I'm attempting to use the exec-wrapper in a Cloud Build step to run the Cloud SQL Proxy and run a Node script to do a custom database migration. Here is what my cloud build config looks like:
steps:
- name: gcr.io/cloud-builders/docker
args: ['build', '-t', 'gcr.io/$PROJECT_ID/api-stg', '.']
- name: gcr.io/cloud-builders/docker
args: ['push', 'gcr.io/$PROJECT_ID/api-stg']
- name: gcr.io/cloud-builders/gcloud
args: ['app', 'deploy', 'app-stg.yaml', '--image-url=gcr.io/$PROJECT_ID/api-stg']
- name: "gcr.io/google-appengine/exec-wrapper"
args: ["-i", "gcr.io/$PROJECT_ID/api-stg",
"-s", "$PROJECT_ID:us-central1:<Cloud SQL Instance Name>",
"--", "scripts/management/custom_migration"]
images: ['gcr.io/$PROJECT_ID/api-stg']
timeout: 1200s # 20 minutes
And in my custom_migration.js file I have things like:
const {Storage} = require('@google-cloud/storage');
const storage = new Storage();
const bucket = storage.bucket(BUCKET_NAME);
const file = await bucket.file(key);
const result = await new Promise(resolve => file.download((err, data) => {...}));
...
This causes the following error from the google-auth-library:
Error: The file at /root/.google/credentials does not exist, or it is not a file.
Error: ENOENT: no such file or directory, lstat '/root/.google'
My App Engine Flexible environment is able to run this code when deployed in a new version, but the same code in a Cloud Build step isn't credentialed correctly.

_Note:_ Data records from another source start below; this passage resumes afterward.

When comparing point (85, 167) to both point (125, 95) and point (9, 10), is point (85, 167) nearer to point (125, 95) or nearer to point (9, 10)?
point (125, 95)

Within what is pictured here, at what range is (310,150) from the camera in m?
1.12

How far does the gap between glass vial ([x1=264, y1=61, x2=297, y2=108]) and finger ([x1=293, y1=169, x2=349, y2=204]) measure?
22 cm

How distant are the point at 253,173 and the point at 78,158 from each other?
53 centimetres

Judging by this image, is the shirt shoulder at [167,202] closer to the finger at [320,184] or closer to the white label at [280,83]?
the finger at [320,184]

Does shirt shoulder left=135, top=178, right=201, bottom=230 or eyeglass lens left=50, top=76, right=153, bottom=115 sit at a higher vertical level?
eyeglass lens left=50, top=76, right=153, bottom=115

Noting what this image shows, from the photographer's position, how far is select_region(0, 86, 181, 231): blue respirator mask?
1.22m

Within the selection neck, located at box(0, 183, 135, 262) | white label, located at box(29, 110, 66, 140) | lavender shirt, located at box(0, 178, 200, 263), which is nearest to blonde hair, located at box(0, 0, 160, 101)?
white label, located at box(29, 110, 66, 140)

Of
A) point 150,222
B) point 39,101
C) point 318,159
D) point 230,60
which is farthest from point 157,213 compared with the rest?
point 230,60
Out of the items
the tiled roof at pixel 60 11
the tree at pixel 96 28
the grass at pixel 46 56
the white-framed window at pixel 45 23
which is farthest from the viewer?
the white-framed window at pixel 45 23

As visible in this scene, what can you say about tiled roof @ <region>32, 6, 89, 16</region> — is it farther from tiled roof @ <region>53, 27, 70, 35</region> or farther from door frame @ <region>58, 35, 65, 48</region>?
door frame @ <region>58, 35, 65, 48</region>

How can I allow the exec-wrapper to use the default credentials of my App Engine Flexible environment?
This step works for me
steps:
- name: 'node:14-alpine'
entrypoint: 'sh'
args:
- -c
- |
wget https://dl.google.com/cloudsql/cloud_sql_proxy.linux.amd64 -O cloud_sql_proxy
chmod +x cloud_sql_proxy
./cloud_sql_proxy -instances=my-project-id:us-central1:vertx=tcp:5432 &
npm install @google-cloud/storage pg
node index-test.js
Because I don't know the content of your custom container, you can try to adapt something like this
steps:
- name: 'gcr.io/$PROJECT_ID/api-stg'
entrypoint: 'sh'
args:
- -c
- |
wget https://dl.google.com/cloudsql/cloud_sql_proxy.linux.amd64 -O cloud_sql_proxy
chmod +x cloud_sql_proxy
./cloud_sql_proxy -instances=my-project-id:us-central1:vertx=tcp:5432 &
npm install @google-cloud/storage pg
node scripts/management/custom_migration
About the issue with the standard library, my supposition is a conflict between the AppEngine environment and the Cloud Build environment.
If you have a look to the Google Auth library, you can see a case for App Engine credentials, and another one for Compute credentials. The compute is used in standard on any Google Cloud services (Cloud Run, Cloud Functions, Compute Engine, Cloud Build,...) but App Engine has its specificities.